The University of Louisville sophomore transfer from George Mason ended the season being named Most Outstanding Player of the NCAA Championship and guided the Cardinals to a third national title.
"A little different than my start," Hancock said with a smile.
Hancock, who struggled early in the season and had many fans wondering if he could play at U of L much less be the team captain, ended the season with a shooting spree that hasn't been seen before in the NCAA title game.
U of L rallied from 12 points down in the first half to beat Michigan 82-76 for the national title. And it was Hancock who led the way, scoring 14 straight points – including 4 of 4 three-pointers – in one stretch late in the first half.
Hancock finished the game 5-for-5 from three-point range and finished with 22 points after scoring 20 in the semifinals against Wichita State. He became the first reserve to ever win the MOP award at the Final Four. He was also the first MOP to average under 10 points a game during the regular season since 1951.
"It's been a long road," Hancock said, holding the trophy. "There's just no way to describe it. I'm so excited it ended like this."
Hancock, who had a shoulder injury that he was trying to overcome early in the season, was not only the MOP but also appears on the cover of Sports Illustrated, noting the new-found success is "hard to believe."
It was all a big treat for Hancock, whose father Bill, was watching from the front row. Bill Hancock is gravely ill and hadn't been able to attend many games this season but was at the Final Four.
After putting on his show in the first half, Hancock left the court with a wink and a wave to his father It didn't take him long to find Bill Hancock after the game and give him a big huge as the emotions flow.
"It doesn't get any better than this," Hancock said.
U of L walk-on Tim Henderson was asked about Hancock's big game and he said it "was like it was meant to be," because of his father.
Hancock was such a key player late in the season.
After hurting his shoulder in a pickup game last April, Hancock struggled early on. He was 2 of 9 in the opener and 1 of 10 in the second game of the season after Pitino called him the best offensive player on the team in the preseason.
But Hancock didn't get down.
"With Luke it was just a matter of getting over his injury," Pitino said. "His toughness is beyond the norm. He had the worst shoulder injury (trainer) Fred Hina said he has ever seen. He shouldn't be playing now.

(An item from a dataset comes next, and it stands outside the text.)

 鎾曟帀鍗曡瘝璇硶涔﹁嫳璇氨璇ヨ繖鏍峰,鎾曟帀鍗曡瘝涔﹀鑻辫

"He's the toughest kid I've seen."
Hancock said recently it wasn't until late February that he started to feel good and "I won't be 100 percent this year, no way."
But he was good enough.
Hancock was 8 of 10 from three-point range in the Final Four and made 11 of 19 three's during the six-game NCAA Tournament run. Hancock was 28 of 49 from three-point range since the Seton Hall game in late February.

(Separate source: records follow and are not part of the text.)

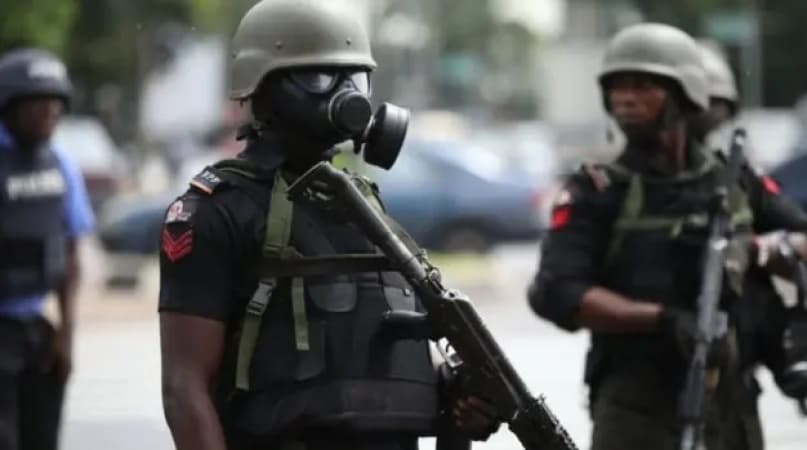 Abuja woman docked for threatening lover over condom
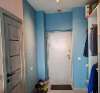Сдам студию в Новосибирске, Калининский, ул. 25 лет Октября 14/3, 30 м²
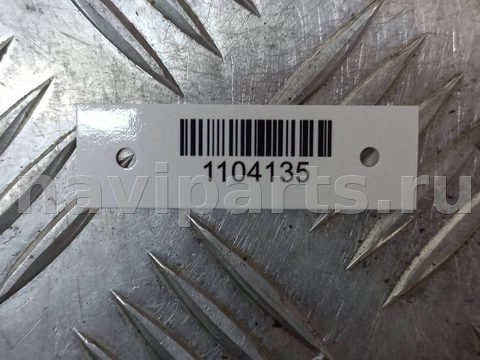 Новое Tesla Model Y, 2023 г., OEM KD954004, арт. 1104135, фото 6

"We just wait and Luke make big plays," U of L guard Russ Smith.
Added Stephan Van Treese: "He just makes so many big shots."
Hancock said when he walked into the locker room that he wasn't going to let the trophy go, telling a reporter "take as many pictures as you want."
Hancock has so many good memories and his father was there to see it, making it "just that much more special."
After the game, Hancock went onto the ladder to cut down a piece of the net. He looked at several teammates and said, "This string goes to dad."